◆ QUESTIONS TO ANSWER ◆
1. In the abstract on pediatric apheresis below, what body weights did the infants and toddlers in the series have?
2. Reproduce the stretch of the abstract on pediatric apheresis that begins with the words "RESULTS: Apheresis procedures" and ends with "attrition was considerable.".

◆ DOCUMENT EXCERPT ◆
════════

Pediatric apheresis with a novel apheresis device with electronic interface control
Version of Record online: 6 AUG 2012
© 2012 American Association of Blood Banks
Volume 53, Issue 4, pages 761–765, April 2013
How to Cite
Sörensen, J., Jarisch, A., Smorta, C., Köhl, U., Bader, P., Seifried, E. and Bönig, H. (2013), Pediatric apheresis with a novel apheresis device with electronic interface control. Transfusion, 53: 761–765. doi: 10.1111/j.1537-2995.2012.03823.x
- Issue online: 8 APR 2013
- Version of Record online: 6 AUG 2012
- Received for publication February 2, 2012; revision received June 18, 2012, and accepted June 19, 2012.
BACKGROUND: Cancer in children, and specifically cancer requiring autologous stem cell transplantation, is rare. As a consequence, though, experience with pediatric stem cell apheresis collections is limited. Challenges of apheresis in small children (<20 kg) include small total blood volume, issues with venous access, concerns about tolerable anticoagulant doses, and limitations in product volumes that can safely be collected.
STUDY DESIGN AND METHODS: This article presents a small series of autologous “stem cell” apheresis procedures in infants and toddlers weighing between 5.5 and 20 kg, the first ones performed with a novel leukapheresis device (Spectra Optia MNC v.3.0, Terumo BCT) to be reported. Some features of the system are described that can be used to achieve favorable apheresis outcomes in small children.
RESULTS: Apheresis procedures were uneventful and successful with similar extraction efficiencies (median preapheresis collection efficiency [CE2], 36%) as in adult patients. At 58%, platelet attrition was considerable.
CONCLUSION: Our data indicate that stem cell apheresis with the Spectra Optia MNC v.3.0 in very small donors is feasible, safe, and associated with very small product volumes.

════════

◆ DATA ◆

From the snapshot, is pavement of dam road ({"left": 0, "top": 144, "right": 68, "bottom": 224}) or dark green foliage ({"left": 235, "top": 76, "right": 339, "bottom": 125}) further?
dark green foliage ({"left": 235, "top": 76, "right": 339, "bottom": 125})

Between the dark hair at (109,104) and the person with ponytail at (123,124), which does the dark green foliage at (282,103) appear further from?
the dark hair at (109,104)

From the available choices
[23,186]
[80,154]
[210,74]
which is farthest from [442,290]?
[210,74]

════════

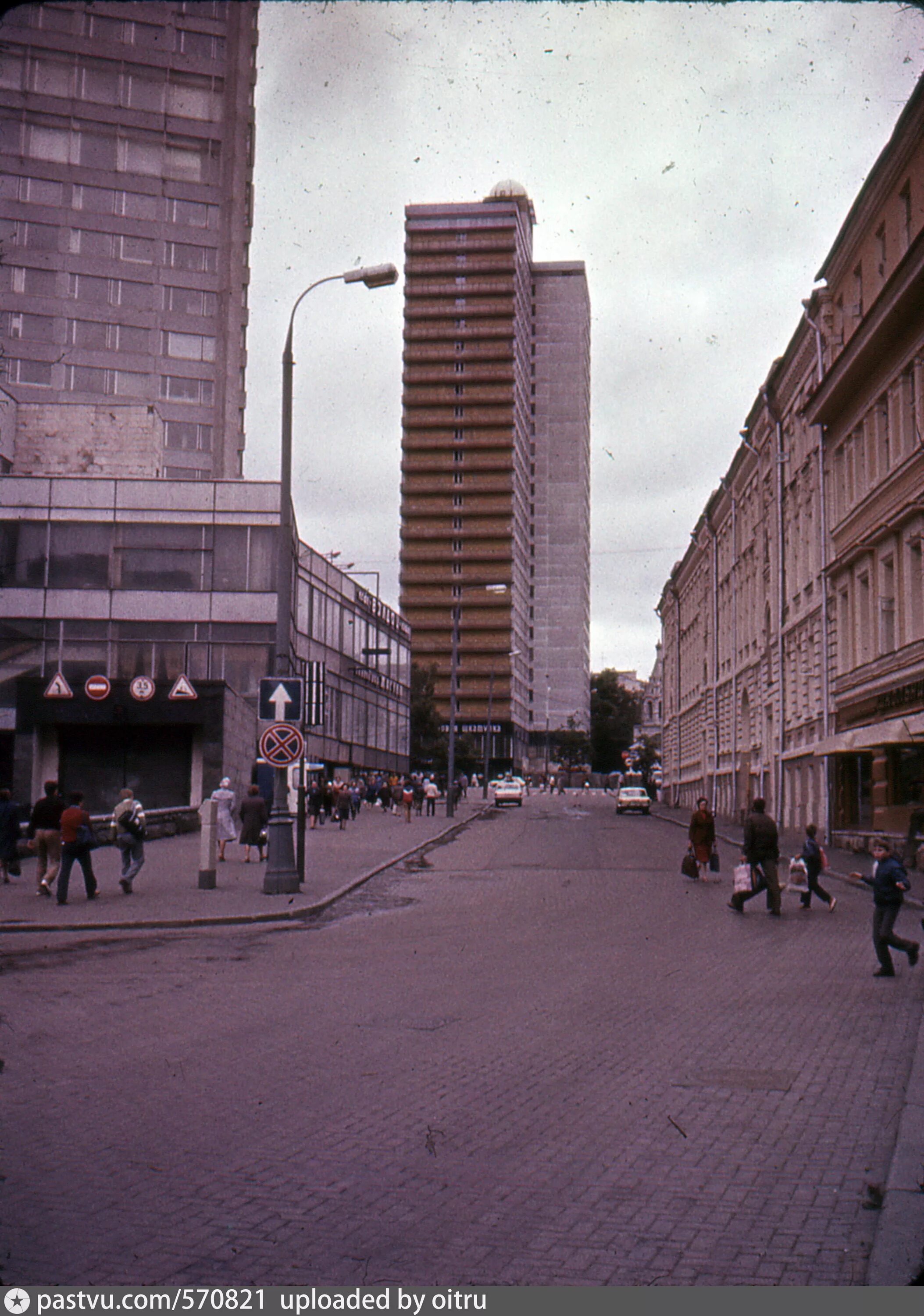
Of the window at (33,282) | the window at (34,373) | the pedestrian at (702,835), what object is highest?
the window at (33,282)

════════

◆ ANSWER LIST ◆
1. They weighed between 5.5 and 20 kg.

2.
RESULTS: Apheresis procedures were uneventful and successful with similar extraction efficiencies (median preapheresis collection efficiency [CE2], 36%) as in adult patients. At 58%, platelet attrition was considerable.